§ Directions
- a) In the forum thread below, what place does Arianor give for the pictures of beaches and tropical nature?
- b) Check each statement against the forum thread below. Answer yes or no, and quote the words that decide it.
(i) Arianor says the website is already part of a business.
(ii) limr advises choosing 2 or 3 images and posting them for feedback.
(iii) Christa Elrod proposes changing the color of the tagline and navigation.
+++ Source text
# Spanish Beaches & Vintage portraits



## Arianor (Dec 21, 2018)

Hi Everyone,

I have my website where I put my favorite pictures of beaches and tropical nature. 
The place is the Costa Brava. I also have vintage style portraits:  Arianor.net

 

Tell me what you think : )


----------



## limr (Dec 22, 2018)

Arianor said:


> Hi Everyone,
> 
> I have my website where I put my favorite pictures of beaches and tropical nature.
> The place is the Costa Brava. I also have vintage style portraits:  Arianor.net
> ...



Of what, the pictures or the website? If you want people to evaluate your website, then you should specify. If you want feedback on the images, you should choose 2 or 3 and post them, embedded, in a thread you create in one of the Photo Gallery forums, which is where folks post when they want comments or critique (C&C).


----------



## AlanKlein (Dec 22, 2018)

Nice website.  Are you in business?


----------



## Arianor (Dec 24, 2018)

Hi,

@limr: Yes the website.

@AlanKlein, thank you : ) Not yet, but thinking about it.


----------



## Christa Elrod (Apr 1, 2019)

Website is looking good, but my only suggestion is to change the color of tagline and navigation.


----------
++++++
+++ Collected data
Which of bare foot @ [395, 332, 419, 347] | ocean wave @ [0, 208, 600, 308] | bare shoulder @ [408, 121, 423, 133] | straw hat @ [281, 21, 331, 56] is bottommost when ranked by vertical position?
++++++
§ Exercise results
- a) The Costa Brava.

- b)
(i) No: "Not yet, but thinking about it."
(ii) Yes: "you should choose 2 or 3 and post them, embedded"
(iii) Yes: "my only suggestion is to change the color of tagline and navigation."